#### [ASSIGNMENT]
Word for word, reproduce the data that follows.

***

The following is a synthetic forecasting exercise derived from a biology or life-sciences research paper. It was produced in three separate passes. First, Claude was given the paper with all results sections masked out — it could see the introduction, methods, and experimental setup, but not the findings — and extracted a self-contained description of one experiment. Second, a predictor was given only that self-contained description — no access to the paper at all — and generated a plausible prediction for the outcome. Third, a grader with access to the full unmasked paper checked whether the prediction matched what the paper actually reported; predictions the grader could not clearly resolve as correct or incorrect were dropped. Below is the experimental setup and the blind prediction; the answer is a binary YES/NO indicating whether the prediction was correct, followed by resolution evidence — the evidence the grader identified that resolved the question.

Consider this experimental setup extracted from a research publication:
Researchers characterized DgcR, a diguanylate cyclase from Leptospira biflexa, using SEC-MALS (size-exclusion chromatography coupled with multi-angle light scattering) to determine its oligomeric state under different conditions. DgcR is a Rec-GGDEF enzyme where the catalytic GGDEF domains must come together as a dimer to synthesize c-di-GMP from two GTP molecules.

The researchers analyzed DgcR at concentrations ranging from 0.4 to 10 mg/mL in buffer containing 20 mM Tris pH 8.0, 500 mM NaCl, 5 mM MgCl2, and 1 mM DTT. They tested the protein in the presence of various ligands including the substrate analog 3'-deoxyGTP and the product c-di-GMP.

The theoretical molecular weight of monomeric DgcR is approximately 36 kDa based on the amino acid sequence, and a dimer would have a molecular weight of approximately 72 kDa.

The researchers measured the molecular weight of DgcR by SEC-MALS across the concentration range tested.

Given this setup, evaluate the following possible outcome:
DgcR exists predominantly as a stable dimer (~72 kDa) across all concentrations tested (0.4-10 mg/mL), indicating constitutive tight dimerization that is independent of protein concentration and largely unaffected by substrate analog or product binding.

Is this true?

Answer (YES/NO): YES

***

#### [RESPONSE]
The following is a synthetic forecasting exercise derived from a biology or life-sciences research paper. It was produced in three separate passes. First, Claude was given the paper with all results sections masked out — it could see the introduction, methods, and experimental setup, but not the findings — and extracted a self-contained description of one experiment. Second, a predictor was given only that self-contained description — no access to the paper at all — and generated a plausible prediction for the outcome. Third, a grader with access to the full unmasked paper checked whether the prediction matched what the paper actually reported; predictions the grader could not clearly resolve as correct or incorrect were dropped. Below is the experimental setup and the blind prediction; the answer is a binary YES/NO indicating whether the prediction was correct, followed by resolution evidence — the evidence the grader identified that resolved the question.

Consider this experimental setup extracted from a research publication:
Researchers characterized DgcR, a diguanylate cyclase from Leptospira biflexa, using SEC-MALS (size-exclusion chromatography coupled with multi-angle light scattering) to determine its oligomeric state under different conditions. DgcR is a Rec-GGDEF enzyme where the catalytic GGDEF domains must come together as a dimer to synthesize c-di-GMP from two GTP molecules.

The researchers analyzed DgcR at concentrations ranging from 0.4 to 10 mg/mL in buffer containing 20 mM Tris pH 8.0, 500 mM NaCl, 5 mM MgCl2, and 1 mM DTT. They tested the protein in the presence of various ligands including the substrate analog 3'-deoxyGTP and the product c-di-GMP.

The theoretical molecular weight of monomeric DgcR is approximately 36 kDa based on the amino acid sequence, and a dimer would have a molecular weight of approximately 72 kDa.

The researchers measured the molecular weight of DgcR by SEC-MALS across the concentration range tested.

Given this setup, evaluate the following possible outcome:
DgcR exists predominantly as a stable dimer (~72 kDa) across all concentrations tested (0.4-10 mg/mL), indicating constitutive tight dimerization that is independent of protein concentration and largely unaffected by substrate analog or product binding.

Is this true?

Answer (YES/NO): YES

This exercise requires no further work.